— start —

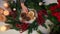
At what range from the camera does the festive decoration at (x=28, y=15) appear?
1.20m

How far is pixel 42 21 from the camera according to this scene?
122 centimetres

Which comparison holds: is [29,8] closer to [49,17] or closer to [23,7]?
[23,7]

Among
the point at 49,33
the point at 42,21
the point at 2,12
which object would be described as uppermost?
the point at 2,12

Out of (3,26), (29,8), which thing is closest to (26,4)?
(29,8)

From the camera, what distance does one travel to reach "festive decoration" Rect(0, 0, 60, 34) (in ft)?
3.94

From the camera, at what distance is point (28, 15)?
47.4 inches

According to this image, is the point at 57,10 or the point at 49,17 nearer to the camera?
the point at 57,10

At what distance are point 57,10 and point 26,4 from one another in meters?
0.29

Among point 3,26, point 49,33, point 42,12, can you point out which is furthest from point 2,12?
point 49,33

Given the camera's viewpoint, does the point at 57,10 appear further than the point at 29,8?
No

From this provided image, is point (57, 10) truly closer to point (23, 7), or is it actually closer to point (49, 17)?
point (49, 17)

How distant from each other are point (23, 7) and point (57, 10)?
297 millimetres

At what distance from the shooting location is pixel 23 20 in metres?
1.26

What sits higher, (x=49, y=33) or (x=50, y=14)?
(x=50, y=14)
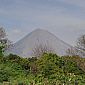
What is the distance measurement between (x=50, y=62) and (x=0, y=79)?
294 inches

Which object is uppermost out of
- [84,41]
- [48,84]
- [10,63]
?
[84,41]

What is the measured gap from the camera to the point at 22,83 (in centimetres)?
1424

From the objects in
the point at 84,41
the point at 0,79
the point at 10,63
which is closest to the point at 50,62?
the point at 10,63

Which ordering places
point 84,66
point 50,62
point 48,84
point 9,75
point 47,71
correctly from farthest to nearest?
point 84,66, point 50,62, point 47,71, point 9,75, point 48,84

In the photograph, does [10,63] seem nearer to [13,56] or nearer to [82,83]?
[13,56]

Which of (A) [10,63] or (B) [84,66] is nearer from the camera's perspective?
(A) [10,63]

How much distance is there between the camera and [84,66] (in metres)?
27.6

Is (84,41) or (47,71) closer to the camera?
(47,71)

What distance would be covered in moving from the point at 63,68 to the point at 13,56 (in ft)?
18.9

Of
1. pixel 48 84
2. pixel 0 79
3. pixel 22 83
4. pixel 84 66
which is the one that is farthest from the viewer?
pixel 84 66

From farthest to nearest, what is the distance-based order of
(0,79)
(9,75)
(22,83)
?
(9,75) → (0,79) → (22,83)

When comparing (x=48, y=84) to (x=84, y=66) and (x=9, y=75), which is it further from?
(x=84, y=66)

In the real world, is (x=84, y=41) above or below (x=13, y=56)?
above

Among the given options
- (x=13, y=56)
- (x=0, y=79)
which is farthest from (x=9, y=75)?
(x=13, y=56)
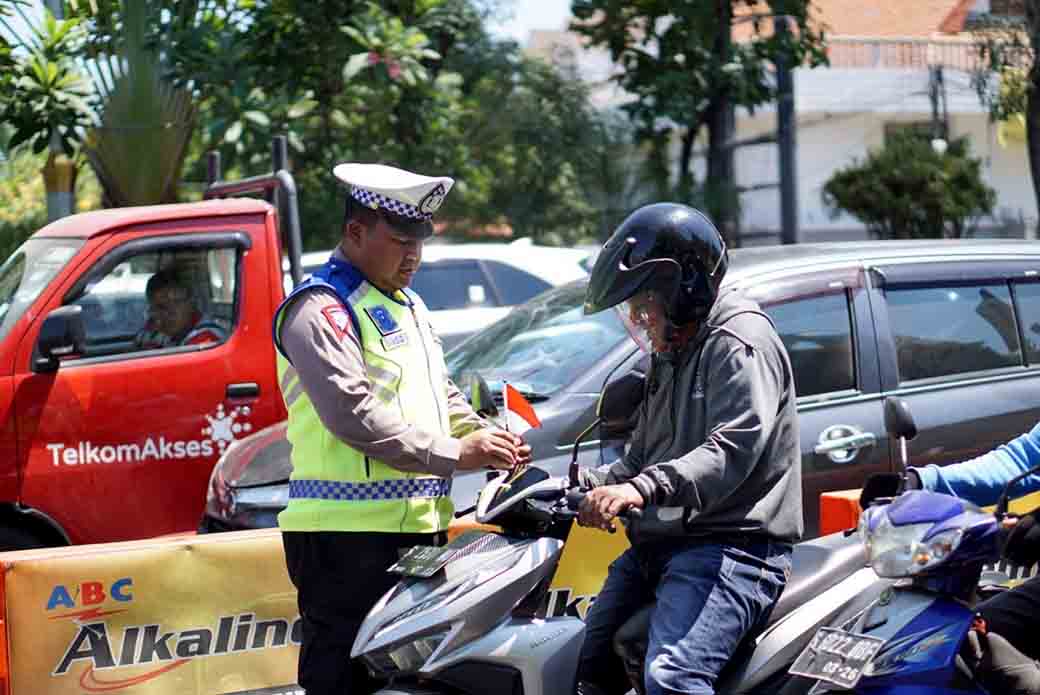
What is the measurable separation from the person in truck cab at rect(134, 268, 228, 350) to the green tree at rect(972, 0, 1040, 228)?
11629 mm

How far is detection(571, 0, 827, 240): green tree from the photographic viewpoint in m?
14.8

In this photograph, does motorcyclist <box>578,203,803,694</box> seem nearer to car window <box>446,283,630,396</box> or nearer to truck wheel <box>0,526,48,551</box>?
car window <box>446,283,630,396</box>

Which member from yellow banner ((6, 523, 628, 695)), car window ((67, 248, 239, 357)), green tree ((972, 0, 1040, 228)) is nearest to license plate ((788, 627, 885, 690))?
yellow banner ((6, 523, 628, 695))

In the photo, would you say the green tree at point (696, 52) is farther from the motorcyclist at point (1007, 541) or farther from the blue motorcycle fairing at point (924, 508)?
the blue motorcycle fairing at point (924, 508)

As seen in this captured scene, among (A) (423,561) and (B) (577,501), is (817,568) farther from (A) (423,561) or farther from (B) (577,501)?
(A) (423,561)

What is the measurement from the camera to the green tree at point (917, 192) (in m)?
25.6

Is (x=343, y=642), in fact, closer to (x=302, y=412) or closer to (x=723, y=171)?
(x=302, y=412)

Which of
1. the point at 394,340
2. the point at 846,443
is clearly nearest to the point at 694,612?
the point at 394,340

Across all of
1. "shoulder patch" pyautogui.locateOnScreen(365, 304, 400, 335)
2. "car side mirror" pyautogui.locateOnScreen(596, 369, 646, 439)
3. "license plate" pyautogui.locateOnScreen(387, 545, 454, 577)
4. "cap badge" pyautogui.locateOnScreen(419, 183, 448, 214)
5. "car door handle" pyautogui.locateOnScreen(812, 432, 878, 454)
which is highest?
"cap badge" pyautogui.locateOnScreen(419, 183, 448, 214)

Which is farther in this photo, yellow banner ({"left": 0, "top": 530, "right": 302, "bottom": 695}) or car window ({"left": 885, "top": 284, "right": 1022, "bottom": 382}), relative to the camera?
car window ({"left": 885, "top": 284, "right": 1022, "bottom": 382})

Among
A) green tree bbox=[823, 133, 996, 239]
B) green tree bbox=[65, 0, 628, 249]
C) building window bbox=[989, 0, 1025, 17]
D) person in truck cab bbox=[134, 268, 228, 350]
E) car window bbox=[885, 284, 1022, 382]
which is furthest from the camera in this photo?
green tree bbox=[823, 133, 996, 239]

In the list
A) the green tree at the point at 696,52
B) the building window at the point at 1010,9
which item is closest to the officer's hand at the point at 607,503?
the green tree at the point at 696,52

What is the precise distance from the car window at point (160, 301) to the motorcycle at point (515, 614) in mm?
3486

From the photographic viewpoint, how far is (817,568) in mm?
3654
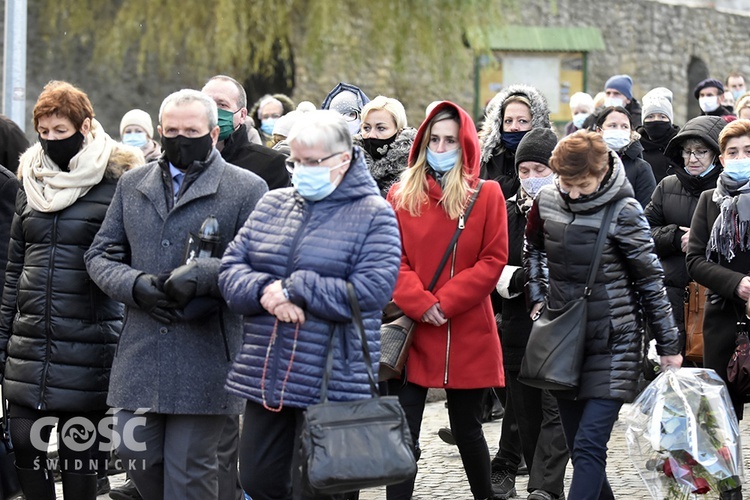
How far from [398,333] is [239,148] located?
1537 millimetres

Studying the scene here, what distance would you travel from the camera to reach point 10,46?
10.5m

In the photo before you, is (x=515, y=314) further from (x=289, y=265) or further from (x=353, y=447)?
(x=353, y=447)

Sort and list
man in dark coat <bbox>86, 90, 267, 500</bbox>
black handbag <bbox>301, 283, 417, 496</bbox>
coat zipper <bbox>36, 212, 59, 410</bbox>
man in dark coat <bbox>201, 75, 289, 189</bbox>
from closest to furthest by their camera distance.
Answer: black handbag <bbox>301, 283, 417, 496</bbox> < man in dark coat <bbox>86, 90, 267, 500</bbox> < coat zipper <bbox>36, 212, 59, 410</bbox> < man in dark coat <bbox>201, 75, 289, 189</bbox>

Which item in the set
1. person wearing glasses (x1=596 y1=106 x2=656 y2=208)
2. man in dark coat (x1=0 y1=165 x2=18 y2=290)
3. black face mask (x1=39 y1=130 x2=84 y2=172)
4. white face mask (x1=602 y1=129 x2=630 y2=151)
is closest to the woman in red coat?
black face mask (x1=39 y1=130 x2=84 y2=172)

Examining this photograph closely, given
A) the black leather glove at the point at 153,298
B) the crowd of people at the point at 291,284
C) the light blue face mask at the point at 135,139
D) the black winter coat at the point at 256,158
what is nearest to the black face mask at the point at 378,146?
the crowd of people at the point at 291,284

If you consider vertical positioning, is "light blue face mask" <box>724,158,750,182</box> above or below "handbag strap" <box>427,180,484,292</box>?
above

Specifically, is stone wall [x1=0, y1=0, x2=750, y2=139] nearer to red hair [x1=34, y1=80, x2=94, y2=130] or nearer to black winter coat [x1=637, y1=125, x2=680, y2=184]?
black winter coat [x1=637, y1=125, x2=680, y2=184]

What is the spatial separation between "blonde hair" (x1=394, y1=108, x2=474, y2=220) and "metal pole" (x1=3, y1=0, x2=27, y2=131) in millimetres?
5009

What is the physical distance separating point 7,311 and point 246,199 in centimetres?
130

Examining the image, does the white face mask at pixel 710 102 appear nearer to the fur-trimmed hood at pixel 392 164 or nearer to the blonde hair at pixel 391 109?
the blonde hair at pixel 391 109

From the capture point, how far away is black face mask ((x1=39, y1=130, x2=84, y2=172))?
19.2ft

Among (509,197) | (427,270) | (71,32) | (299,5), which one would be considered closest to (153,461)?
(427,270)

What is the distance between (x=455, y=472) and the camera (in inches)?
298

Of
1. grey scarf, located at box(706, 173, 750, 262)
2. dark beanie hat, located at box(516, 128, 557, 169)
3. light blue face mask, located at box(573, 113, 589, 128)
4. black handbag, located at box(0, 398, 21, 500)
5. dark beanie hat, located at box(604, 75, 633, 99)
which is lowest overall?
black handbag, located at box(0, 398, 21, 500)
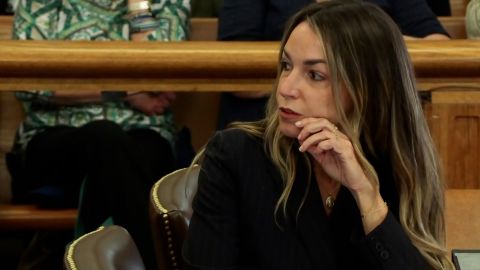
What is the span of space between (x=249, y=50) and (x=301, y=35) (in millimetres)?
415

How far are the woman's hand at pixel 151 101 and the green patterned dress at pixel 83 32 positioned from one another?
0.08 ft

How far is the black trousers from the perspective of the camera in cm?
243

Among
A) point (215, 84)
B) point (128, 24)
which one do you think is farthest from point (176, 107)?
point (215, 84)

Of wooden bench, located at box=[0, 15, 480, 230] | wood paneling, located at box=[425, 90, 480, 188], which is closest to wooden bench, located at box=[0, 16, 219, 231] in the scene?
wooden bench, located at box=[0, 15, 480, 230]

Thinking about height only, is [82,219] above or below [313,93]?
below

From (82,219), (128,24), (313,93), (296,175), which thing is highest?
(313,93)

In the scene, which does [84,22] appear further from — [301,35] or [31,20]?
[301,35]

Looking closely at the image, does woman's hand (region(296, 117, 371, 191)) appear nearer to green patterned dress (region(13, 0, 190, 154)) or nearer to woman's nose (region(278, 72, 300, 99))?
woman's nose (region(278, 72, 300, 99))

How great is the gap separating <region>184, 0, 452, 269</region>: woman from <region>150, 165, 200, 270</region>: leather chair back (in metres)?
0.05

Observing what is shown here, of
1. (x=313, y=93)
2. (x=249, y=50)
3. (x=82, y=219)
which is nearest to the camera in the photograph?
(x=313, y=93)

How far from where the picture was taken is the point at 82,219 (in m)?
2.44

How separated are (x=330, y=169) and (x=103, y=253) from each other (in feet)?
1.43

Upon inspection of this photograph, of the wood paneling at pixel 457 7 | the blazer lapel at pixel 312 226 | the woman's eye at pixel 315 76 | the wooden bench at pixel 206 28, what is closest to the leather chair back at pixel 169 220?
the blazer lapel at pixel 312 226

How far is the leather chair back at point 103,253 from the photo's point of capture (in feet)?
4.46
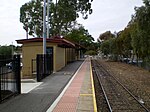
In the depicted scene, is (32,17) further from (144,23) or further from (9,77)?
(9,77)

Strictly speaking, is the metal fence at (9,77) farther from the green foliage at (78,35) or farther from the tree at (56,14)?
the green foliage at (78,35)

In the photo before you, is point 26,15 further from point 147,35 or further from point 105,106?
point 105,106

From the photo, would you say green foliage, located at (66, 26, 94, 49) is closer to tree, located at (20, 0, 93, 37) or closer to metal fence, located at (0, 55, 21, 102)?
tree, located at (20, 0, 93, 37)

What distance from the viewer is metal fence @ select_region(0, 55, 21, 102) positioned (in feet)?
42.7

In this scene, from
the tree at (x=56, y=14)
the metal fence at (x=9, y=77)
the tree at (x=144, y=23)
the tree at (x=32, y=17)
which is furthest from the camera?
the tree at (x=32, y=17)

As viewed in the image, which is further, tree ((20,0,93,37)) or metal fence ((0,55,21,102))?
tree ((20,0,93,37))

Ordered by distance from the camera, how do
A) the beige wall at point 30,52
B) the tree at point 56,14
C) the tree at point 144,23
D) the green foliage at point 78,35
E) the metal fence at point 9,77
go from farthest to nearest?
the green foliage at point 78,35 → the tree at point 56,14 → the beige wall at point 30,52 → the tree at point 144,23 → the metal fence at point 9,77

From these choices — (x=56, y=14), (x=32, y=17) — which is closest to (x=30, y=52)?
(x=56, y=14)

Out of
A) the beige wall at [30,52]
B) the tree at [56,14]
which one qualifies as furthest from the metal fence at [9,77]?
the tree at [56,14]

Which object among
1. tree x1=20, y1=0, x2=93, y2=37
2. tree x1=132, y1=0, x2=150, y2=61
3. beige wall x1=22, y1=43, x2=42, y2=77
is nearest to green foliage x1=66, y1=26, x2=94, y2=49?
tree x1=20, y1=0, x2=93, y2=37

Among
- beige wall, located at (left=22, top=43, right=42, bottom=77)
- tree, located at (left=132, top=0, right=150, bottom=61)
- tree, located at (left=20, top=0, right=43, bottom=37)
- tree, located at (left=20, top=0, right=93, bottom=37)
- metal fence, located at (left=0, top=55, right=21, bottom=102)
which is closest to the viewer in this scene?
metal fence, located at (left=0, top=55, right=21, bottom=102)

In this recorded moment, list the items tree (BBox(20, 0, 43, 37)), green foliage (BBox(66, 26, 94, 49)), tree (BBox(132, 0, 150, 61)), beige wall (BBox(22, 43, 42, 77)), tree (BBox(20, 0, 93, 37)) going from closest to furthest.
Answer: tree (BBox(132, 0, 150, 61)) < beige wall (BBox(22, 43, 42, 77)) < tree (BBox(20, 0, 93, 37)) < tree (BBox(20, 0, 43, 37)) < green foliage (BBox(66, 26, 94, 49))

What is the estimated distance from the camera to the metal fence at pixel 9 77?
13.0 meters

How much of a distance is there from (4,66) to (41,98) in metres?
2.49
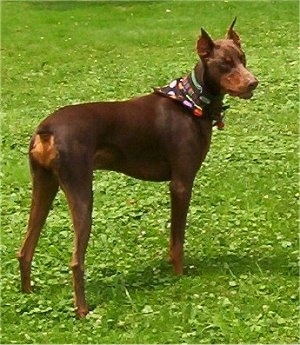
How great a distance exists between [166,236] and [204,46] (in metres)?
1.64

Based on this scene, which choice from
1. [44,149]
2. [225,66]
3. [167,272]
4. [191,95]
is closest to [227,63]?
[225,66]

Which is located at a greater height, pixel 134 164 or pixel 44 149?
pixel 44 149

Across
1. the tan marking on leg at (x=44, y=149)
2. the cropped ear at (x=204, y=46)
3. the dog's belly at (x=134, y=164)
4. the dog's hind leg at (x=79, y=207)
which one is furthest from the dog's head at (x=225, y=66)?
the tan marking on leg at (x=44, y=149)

— end —

EXERCISE:
Format the lines in the entries above as a JSON list of strings, one string per line with blank lines omitted, starting with the line that contains "Out of (3,26), (29,8), which" and going on through the line that contains "47.4 inches".

CORRECT ANSWER:
[
  "Out of (3,26), (29,8), which thing is closest to (26,4)?",
  "(29,8)",
  "From the camera, what distance does one travel to reach \"festive decoration\" Rect(0, 0, 60, 34) (in ft)?",
  "3.94",
  "From the camera, at what distance is point (28, 15)?",
  "47.4 inches"
]